I think our pastor was a little put out because he really hadn't intended for anyone to speak up. He made a comical face and then said, "Really?" The people laughed. Still grinning but with his hands on his hips, Father nodded at me, "Okay, let's hear it." So, I answered using the WUCKPuFF formula I had learned back in the third grade from Sr. Mary Randall, RSM. "Wisdom, Understanding, Counsel, Knowledge, Piety, Fortitude, Fear of the Lord." (Probably because I am a child of the Sixties, I prefer the word "Reverence" to "Fear of the Lord," but WUCKPuFR just doesn't work as well as a mnemonic.)

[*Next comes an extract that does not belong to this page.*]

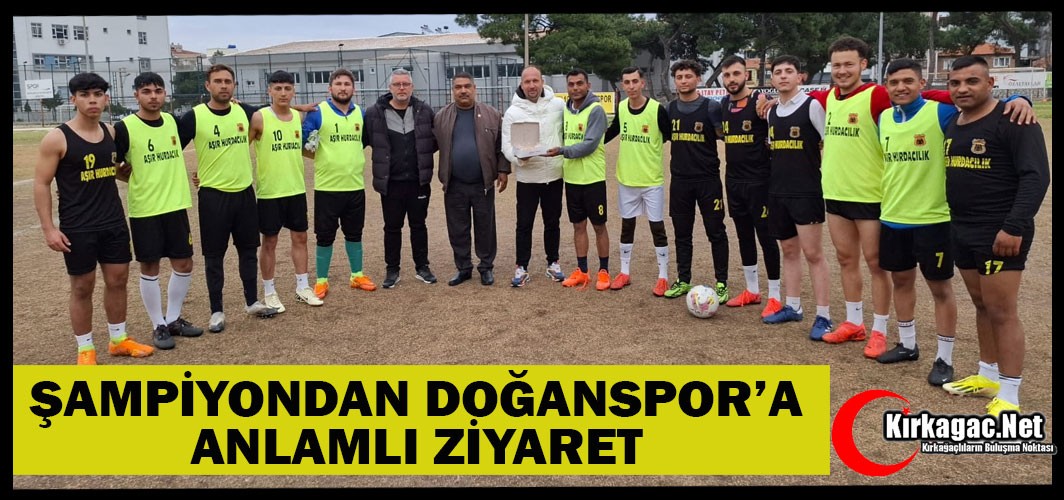 ŞAMPİYONDAN DOĞANSPOR’A ANLAMLI ZİYARET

People gasped. Father approached our pew actually shocked. He was intrigued and, I guess, figured maybe I had gotten lucky. "Stand up and say them again. Slower." So, I did. And then our priest looked around and pointed at me and people applauded. Like I had done something extraordinary. Like I had said something brilliant. Like I was some kind of theological nerd, instead of just a fellow disciple in the pew, delineating something so catechetically pedestrian that seven-year-olds should know it before we ever think of placing the Eucharist in their little mouths. I would have been much more impressive explaining the meaning of all the gifts but Father clearly didn't want to go that far with his little trivia moment.

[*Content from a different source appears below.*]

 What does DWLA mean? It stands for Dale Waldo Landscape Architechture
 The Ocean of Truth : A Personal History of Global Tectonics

At the Sign of Peace, an older woman behind me shook my hand and leaned in conspiratorially. She said with a touch of bravado, "I knew Piety." I had to force myself not to grimace in dismay. "Peace be with you," I rejoined.

If I was pastor of this parish, and only one person in the pews could name the Gifts of the Holy Spirit, I would reorient my entire preaching calendar for the next seven months. And every month for the next seven would be on one of the Gifts. I would drill it in at every Sunday Mass until the whole parish would know in depth and forever, what God's life in us means, that is, the Gifts of the Holy Spirit.

Looking around the church as Father moved on to whatever his point was—it certainly wasn't the scandal of religious ignorance—I thought to myself, "Was the Baltimore Catechism really so bad? Really?"

It's long past time for the Catholic Church in the United States to acknowledge and address the fact that in many, possibly most, dioceses, parish-based catechesis has been an abject failure. In the vaunted Year of Faith, it should sting all of our leaders and pastors that few of the ever-dwindling percentage of Catholics in the pews on a Sunday morning could pass a basic catechetical quiz. How many Gen X Catholics could name one of the precepts of the Church or recall any one set of the Mysteries of the Rosary? How many of our teenagers could list all Ten Commandments? How many First Communicants could recite the Acts of Faith or Hope, or name the Seven Sacraments? The terrible, tragic, and fundamental truth for 21st-century Catholicism is, not many!